Sand art is the practice of modelling sand into an artistic form, such as a sand sculpture, sandpainting, or sand bottles. A sand castle is a type of sand sculpture resembling a miniature building, often a castle.
The two basic building ingredients, sand and water, are available in abundance on a sandy beach, so most sand play takes place there, or in a sandpit. Tidal beaches generally have sand that limits height and structure because of the shape of the sand grains. Good sand sculpture sand is somewhat dirty, having silt and clay that helps lock the irregular shaped sand grains together.
Sand castles are typically made by children, simply for the fun of it, but there are also sand sculpture contests for adults that involve large, complex constructions.
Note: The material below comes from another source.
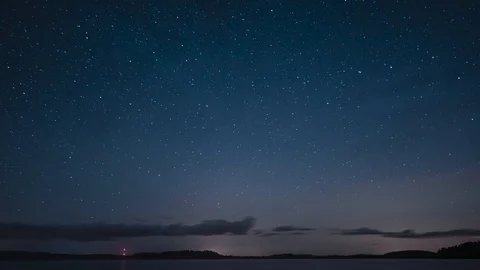 Time lapse of a star sky over a lake Stock Footage 119354615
An example of extremely sophisticated sand art is the Buddhist mandala.
Sand grains will not stick together unless the sand is reasonably fine. While dry sand is loose, wet sand is adherent if the proper amounts of sand and water are used in the mixture. The reason for this is that water forms little ‘bridges’ between the grains of sand when it is damp due to the forces of surface tension. However if too much water is added the water fills the spaces between the grains, breaking down the bridges and thus lowering the surface tension, resulting in the sand being able to flow more easily and the structure collapsing. Some believe the ideal ratio is eight parts dry sand to one part water, though this may depend on the type of sand.